A single row layout for each option is shown in Figure 1.
This section of the evaluation relates only to the passive costs associated with housing servers and switching environments and is comprised of cabinets, cabling, PDUs, and power whips. The total figures comparing the two options as shown in Figure 2 are as follows:
|
OPTION 1 |
OPTION 2 |
Total cabinets and cabling |
$ 462,908 |
$ 426,798 |
PDUs and whips |
$ 114,026 |
$ 62,605 |
Total cost per two- row pod |
$ 576,934 |
$ 489,403 |
Support cost/server |
$ 2,003 |
$ 1,716 |
Cost per 10 pods |
$ 5,769,347 |
$ 4,894,039 |
Total savings |
$ 875,308 |
The total costs of the cabling and cabinets are lower with VersaPOD, but the real savings is achieved in the power supporting the active equipment in the cabinets. With fewer power whips and PDUs the demonstrated savings is 54%. Across the 10 pods to be deployed in the second phase of the data center, the total savings on cabinets, cabling and power is $875,308. Assuming 288 servers per 2 row pod, the allocated cost per server decreases by 15% with VersaPOD. Not included by worth mentioning is the fact that as the PDUs support two cabinets, greater port utilization is achieved and the electrical losses throughout the upstream power distribution lines will be realized. Fewer power whips and breakers can mean fewer Remote Power Panels and large PDUs taking up valuable data center floor space.
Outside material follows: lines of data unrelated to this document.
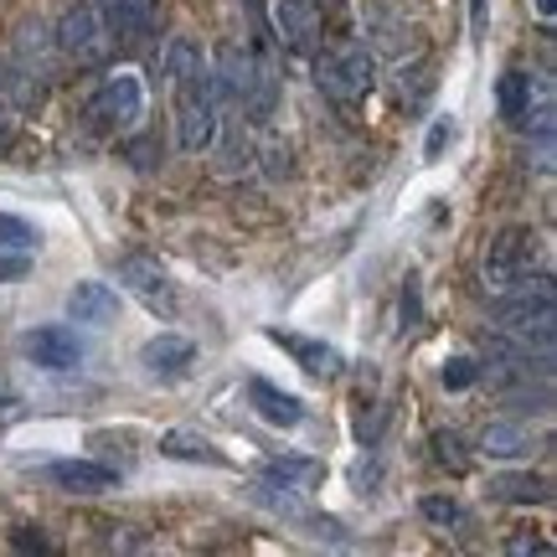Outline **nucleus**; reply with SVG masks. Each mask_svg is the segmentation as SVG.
I'll list each match as a JSON object with an SVG mask.
<instances>
[{
	"label": "nucleus",
	"mask_w": 557,
	"mask_h": 557,
	"mask_svg": "<svg viewBox=\"0 0 557 557\" xmlns=\"http://www.w3.org/2000/svg\"><path fill=\"white\" fill-rule=\"evenodd\" d=\"M165 78L176 83V145L186 156H207L218 145V124H222L212 62L191 37H176L165 47Z\"/></svg>",
	"instance_id": "nucleus-1"
},
{
	"label": "nucleus",
	"mask_w": 557,
	"mask_h": 557,
	"mask_svg": "<svg viewBox=\"0 0 557 557\" xmlns=\"http://www.w3.org/2000/svg\"><path fill=\"white\" fill-rule=\"evenodd\" d=\"M212 88H218V103H238L253 124H269L278 109V78L274 67L253 52V47H238V41H222L212 52Z\"/></svg>",
	"instance_id": "nucleus-2"
},
{
	"label": "nucleus",
	"mask_w": 557,
	"mask_h": 557,
	"mask_svg": "<svg viewBox=\"0 0 557 557\" xmlns=\"http://www.w3.org/2000/svg\"><path fill=\"white\" fill-rule=\"evenodd\" d=\"M315 88L331 103H361L377 88V58L357 37H341V47L315 52Z\"/></svg>",
	"instance_id": "nucleus-3"
},
{
	"label": "nucleus",
	"mask_w": 557,
	"mask_h": 557,
	"mask_svg": "<svg viewBox=\"0 0 557 557\" xmlns=\"http://www.w3.org/2000/svg\"><path fill=\"white\" fill-rule=\"evenodd\" d=\"M496 109L511 129H553V83L542 73L511 67L496 88Z\"/></svg>",
	"instance_id": "nucleus-4"
},
{
	"label": "nucleus",
	"mask_w": 557,
	"mask_h": 557,
	"mask_svg": "<svg viewBox=\"0 0 557 557\" xmlns=\"http://www.w3.org/2000/svg\"><path fill=\"white\" fill-rule=\"evenodd\" d=\"M532 263H537V238H532L527 227H506V233H496L491 248H485V263H480L485 295L491 299L506 295L511 284H521V278L532 274Z\"/></svg>",
	"instance_id": "nucleus-5"
},
{
	"label": "nucleus",
	"mask_w": 557,
	"mask_h": 557,
	"mask_svg": "<svg viewBox=\"0 0 557 557\" xmlns=\"http://www.w3.org/2000/svg\"><path fill=\"white\" fill-rule=\"evenodd\" d=\"M109 47H114V32H109V21H103L99 5H67L58 21V52L67 62H78V67H94V62L109 58Z\"/></svg>",
	"instance_id": "nucleus-6"
},
{
	"label": "nucleus",
	"mask_w": 557,
	"mask_h": 557,
	"mask_svg": "<svg viewBox=\"0 0 557 557\" xmlns=\"http://www.w3.org/2000/svg\"><path fill=\"white\" fill-rule=\"evenodd\" d=\"M139 114H145V88H139L135 73H109V78L94 88V99H88V124H99V129H135Z\"/></svg>",
	"instance_id": "nucleus-7"
},
{
	"label": "nucleus",
	"mask_w": 557,
	"mask_h": 557,
	"mask_svg": "<svg viewBox=\"0 0 557 557\" xmlns=\"http://www.w3.org/2000/svg\"><path fill=\"white\" fill-rule=\"evenodd\" d=\"M21 351L37 367H47V372H78L83 357H88V346H83V336L73 325H37V331H26Z\"/></svg>",
	"instance_id": "nucleus-8"
},
{
	"label": "nucleus",
	"mask_w": 557,
	"mask_h": 557,
	"mask_svg": "<svg viewBox=\"0 0 557 557\" xmlns=\"http://www.w3.org/2000/svg\"><path fill=\"white\" fill-rule=\"evenodd\" d=\"M41 480L67 496H109L120 485V470L99 465V459H52V465H41Z\"/></svg>",
	"instance_id": "nucleus-9"
},
{
	"label": "nucleus",
	"mask_w": 557,
	"mask_h": 557,
	"mask_svg": "<svg viewBox=\"0 0 557 557\" xmlns=\"http://www.w3.org/2000/svg\"><path fill=\"white\" fill-rule=\"evenodd\" d=\"M274 32H278V47L295 52V58H315L320 52V16L310 0H274Z\"/></svg>",
	"instance_id": "nucleus-10"
},
{
	"label": "nucleus",
	"mask_w": 557,
	"mask_h": 557,
	"mask_svg": "<svg viewBox=\"0 0 557 557\" xmlns=\"http://www.w3.org/2000/svg\"><path fill=\"white\" fill-rule=\"evenodd\" d=\"M120 284L150 305V315H165V320L176 315V289H171V278H165V269L156 259H139V253L120 259Z\"/></svg>",
	"instance_id": "nucleus-11"
},
{
	"label": "nucleus",
	"mask_w": 557,
	"mask_h": 557,
	"mask_svg": "<svg viewBox=\"0 0 557 557\" xmlns=\"http://www.w3.org/2000/svg\"><path fill=\"white\" fill-rule=\"evenodd\" d=\"M191 361H197V346L186 336H176V331H160V336H150L139 346V367H145V377L156 382H176Z\"/></svg>",
	"instance_id": "nucleus-12"
},
{
	"label": "nucleus",
	"mask_w": 557,
	"mask_h": 557,
	"mask_svg": "<svg viewBox=\"0 0 557 557\" xmlns=\"http://www.w3.org/2000/svg\"><path fill=\"white\" fill-rule=\"evenodd\" d=\"M67 315L78 325H109L120 315V289L114 284H99V278H83L67 289Z\"/></svg>",
	"instance_id": "nucleus-13"
},
{
	"label": "nucleus",
	"mask_w": 557,
	"mask_h": 557,
	"mask_svg": "<svg viewBox=\"0 0 557 557\" xmlns=\"http://www.w3.org/2000/svg\"><path fill=\"white\" fill-rule=\"evenodd\" d=\"M103 21H109L114 37L145 41V37H156V26H160V0H103Z\"/></svg>",
	"instance_id": "nucleus-14"
},
{
	"label": "nucleus",
	"mask_w": 557,
	"mask_h": 557,
	"mask_svg": "<svg viewBox=\"0 0 557 557\" xmlns=\"http://www.w3.org/2000/svg\"><path fill=\"white\" fill-rule=\"evenodd\" d=\"M248 408H253L263 423H274V429H299V423H305V403L263 377L248 382Z\"/></svg>",
	"instance_id": "nucleus-15"
},
{
	"label": "nucleus",
	"mask_w": 557,
	"mask_h": 557,
	"mask_svg": "<svg viewBox=\"0 0 557 557\" xmlns=\"http://www.w3.org/2000/svg\"><path fill=\"white\" fill-rule=\"evenodd\" d=\"M532 449H537L532 429H527V423H511V418H500V423H491V429L480 434V455H491V459H527Z\"/></svg>",
	"instance_id": "nucleus-16"
},
{
	"label": "nucleus",
	"mask_w": 557,
	"mask_h": 557,
	"mask_svg": "<svg viewBox=\"0 0 557 557\" xmlns=\"http://www.w3.org/2000/svg\"><path fill=\"white\" fill-rule=\"evenodd\" d=\"M160 455L165 459H186V465H212V470H222L227 465V455H222L212 438L191 434V429H171V434H160Z\"/></svg>",
	"instance_id": "nucleus-17"
},
{
	"label": "nucleus",
	"mask_w": 557,
	"mask_h": 557,
	"mask_svg": "<svg viewBox=\"0 0 557 557\" xmlns=\"http://www.w3.org/2000/svg\"><path fill=\"white\" fill-rule=\"evenodd\" d=\"M274 341L284 346V351H295V361L310 372V377H336V372H341V351H336V346H325V341L284 336V331H274Z\"/></svg>",
	"instance_id": "nucleus-18"
},
{
	"label": "nucleus",
	"mask_w": 557,
	"mask_h": 557,
	"mask_svg": "<svg viewBox=\"0 0 557 557\" xmlns=\"http://www.w3.org/2000/svg\"><path fill=\"white\" fill-rule=\"evenodd\" d=\"M491 496L511 500V506H547V500H553V485H547V475L521 470V475H496L491 480Z\"/></svg>",
	"instance_id": "nucleus-19"
},
{
	"label": "nucleus",
	"mask_w": 557,
	"mask_h": 557,
	"mask_svg": "<svg viewBox=\"0 0 557 557\" xmlns=\"http://www.w3.org/2000/svg\"><path fill=\"white\" fill-rule=\"evenodd\" d=\"M253 500H263L278 517H305V491H299V485H284V480H274V475L253 480Z\"/></svg>",
	"instance_id": "nucleus-20"
},
{
	"label": "nucleus",
	"mask_w": 557,
	"mask_h": 557,
	"mask_svg": "<svg viewBox=\"0 0 557 557\" xmlns=\"http://www.w3.org/2000/svg\"><path fill=\"white\" fill-rule=\"evenodd\" d=\"M418 517L429 521V527H438V532H459L465 527V506L455 496H423L418 500Z\"/></svg>",
	"instance_id": "nucleus-21"
},
{
	"label": "nucleus",
	"mask_w": 557,
	"mask_h": 557,
	"mask_svg": "<svg viewBox=\"0 0 557 557\" xmlns=\"http://www.w3.org/2000/svg\"><path fill=\"white\" fill-rule=\"evenodd\" d=\"M398 78H403V83H398V88H403V103H408V109H418V103L434 94V62L418 58L413 67H403Z\"/></svg>",
	"instance_id": "nucleus-22"
},
{
	"label": "nucleus",
	"mask_w": 557,
	"mask_h": 557,
	"mask_svg": "<svg viewBox=\"0 0 557 557\" xmlns=\"http://www.w3.org/2000/svg\"><path fill=\"white\" fill-rule=\"evenodd\" d=\"M263 475L284 480V485H299V491H310V485L320 480V465H315V459H269V465H263Z\"/></svg>",
	"instance_id": "nucleus-23"
},
{
	"label": "nucleus",
	"mask_w": 557,
	"mask_h": 557,
	"mask_svg": "<svg viewBox=\"0 0 557 557\" xmlns=\"http://www.w3.org/2000/svg\"><path fill=\"white\" fill-rule=\"evenodd\" d=\"M41 243V233L32 227L26 218H11V212H0V248H11V253H32Z\"/></svg>",
	"instance_id": "nucleus-24"
},
{
	"label": "nucleus",
	"mask_w": 557,
	"mask_h": 557,
	"mask_svg": "<svg viewBox=\"0 0 557 557\" xmlns=\"http://www.w3.org/2000/svg\"><path fill=\"white\" fill-rule=\"evenodd\" d=\"M480 382V361L475 357H449L444 361V387L449 393H465V387H475Z\"/></svg>",
	"instance_id": "nucleus-25"
},
{
	"label": "nucleus",
	"mask_w": 557,
	"mask_h": 557,
	"mask_svg": "<svg viewBox=\"0 0 557 557\" xmlns=\"http://www.w3.org/2000/svg\"><path fill=\"white\" fill-rule=\"evenodd\" d=\"M434 459L438 465H449V470H465V438L455 429H438L434 434Z\"/></svg>",
	"instance_id": "nucleus-26"
},
{
	"label": "nucleus",
	"mask_w": 557,
	"mask_h": 557,
	"mask_svg": "<svg viewBox=\"0 0 557 557\" xmlns=\"http://www.w3.org/2000/svg\"><path fill=\"white\" fill-rule=\"evenodd\" d=\"M310 5H315L320 26H325V21H331V26H336L341 37H346V32H351V0H310Z\"/></svg>",
	"instance_id": "nucleus-27"
},
{
	"label": "nucleus",
	"mask_w": 557,
	"mask_h": 557,
	"mask_svg": "<svg viewBox=\"0 0 557 557\" xmlns=\"http://www.w3.org/2000/svg\"><path fill=\"white\" fill-rule=\"evenodd\" d=\"M248 160H253V150H248V139H233V145H227V150H222V176H238V171H248Z\"/></svg>",
	"instance_id": "nucleus-28"
},
{
	"label": "nucleus",
	"mask_w": 557,
	"mask_h": 557,
	"mask_svg": "<svg viewBox=\"0 0 557 557\" xmlns=\"http://www.w3.org/2000/svg\"><path fill=\"white\" fill-rule=\"evenodd\" d=\"M418 320H423V305H418V278L403 284V331H418Z\"/></svg>",
	"instance_id": "nucleus-29"
},
{
	"label": "nucleus",
	"mask_w": 557,
	"mask_h": 557,
	"mask_svg": "<svg viewBox=\"0 0 557 557\" xmlns=\"http://www.w3.org/2000/svg\"><path fill=\"white\" fill-rule=\"evenodd\" d=\"M449 139H455V124H449V120H438L434 129H429V145H423V160H438V150H444Z\"/></svg>",
	"instance_id": "nucleus-30"
},
{
	"label": "nucleus",
	"mask_w": 557,
	"mask_h": 557,
	"mask_svg": "<svg viewBox=\"0 0 557 557\" xmlns=\"http://www.w3.org/2000/svg\"><path fill=\"white\" fill-rule=\"evenodd\" d=\"M263 160H269V176H289V145H269Z\"/></svg>",
	"instance_id": "nucleus-31"
},
{
	"label": "nucleus",
	"mask_w": 557,
	"mask_h": 557,
	"mask_svg": "<svg viewBox=\"0 0 557 557\" xmlns=\"http://www.w3.org/2000/svg\"><path fill=\"white\" fill-rule=\"evenodd\" d=\"M21 274H26V259H21V253L11 259V253L0 248V284H11V278H21Z\"/></svg>",
	"instance_id": "nucleus-32"
},
{
	"label": "nucleus",
	"mask_w": 557,
	"mask_h": 557,
	"mask_svg": "<svg viewBox=\"0 0 557 557\" xmlns=\"http://www.w3.org/2000/svg\"><path fill=\"white\" fill-rule=\"evenodd\" d=\"M129 156H135L139 171H150V165H156V145H150V139H135V145H129Z\"/></svg>",
	"instance_id": "nucleus-33"
},
{
	"label": "nucleus",
	"mask_w": 557,
	"mask_h": 557,
	"mask_svg": "<svg viewBox=\"0 0 557 557\" xmlns=\"http://www.w3.org/2000/svg\"><path fill=\"white\" fill-rule=\"evenodd\" d=\"M16 547H21V553H32V547H37V553H52V547H47V537H32V527H21V532H16Z\"/></svg>",
	"instance_id": "nucleus-34"
},
{
	"label": "nucleus",
	"mask_w": 557,
	"mask_h": 557,
	"mask_svg": "<svg viewBox=\"0 0 557 557\" xmlns=\"http://www.w3.org/2000/svg\"><path fill=\"white\" fill-rule=\"evenodd\" d=\"M470 26H475V32H485V0H470Z\"/></svg>",
	"instance_id": "nucleus-35"
},
{
	"label": "nucleus",
	"mask_w": 557,
	"mask_h": 557,
	"mask_svg": "<svg viewBox=\"0 0 557 557\" xmlns=\"http://www.w3.org/2000/svg\"><path fill=\"white\" fill-rule=\"evenodd\" d=\"M537 16H542V21H553V16H557V0H537Z\"/></svg>",
	"instance_id": "nucleus-36"
},
{
	"label": "nucleus",
	"mask_w": 557,
	"mask_h": 557,
	"mask_svg": "<svg viewBox=\"0 0 557 557\" xmlns=\"http://www.w3.org/2000/svg\"><path fill=\"white\" fill-rule=\"evenodd\" d=\"M0 403H11V382L0 377Z\"/></svg>",
	"instance_id": "nucleus-37"
},
{
	"label": "nucleus",
	"mask_w": 557,
	"mask_h": 557,
	"mask_svg": "<svg viewBox=\"0 0 557 557\" xmlns=\"http://www.w3.org/2000/svg\"><path fill=\"white\" fill-rule=\"evenodd\" d=\"M0 94H5V67H0Z\"/></svg>",
	"instance_id": "nucleus-38"
}]
</instances>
In a similar exercise, comparing a high density model for phase II with 720 servers per pod the numbers are as follows:
|
OPTION 1 |
OPTION 2 |
Total cabinets and cabling |
$ 1,031,749 |
$ 769,133 |
PDUs and whips |
$ 252,161 |
$ 123,100 |
Total cost per two-row pod |
$ 1,283,910 |
$ 892,232 |
Support cost/server |
$ 1,783 |
$ 1,239 |
Cost per 10 pods |
$ 12,839,100 |
$ 8,922,324 |
Total savings |
$ 3,916,776 |
The higher density model shows an even lower supporting cost per server and a greater savings over the low density evaluation. Both evaluations completely dispel the notion that more cabinets with lower power per cabinet are less costly to deploy than wider cabinets with higher power density per cabinet. The aesthetics of properly dressed power and communications cabling are enhanced with larger cable management areas found in wider cabinets.
For the phase II deployment, the combined $9,727,411 savings identified by changing to a BASE-T architecture, and deploying wider cabinets result in over a million dollars in CAPEX savings in a low density scenario, and even greater in a high density configuration. Year over year OPEX savings will also be realized through lower power of the switching infrastructure, fewer power losses, less stranded power ports and less stranded power.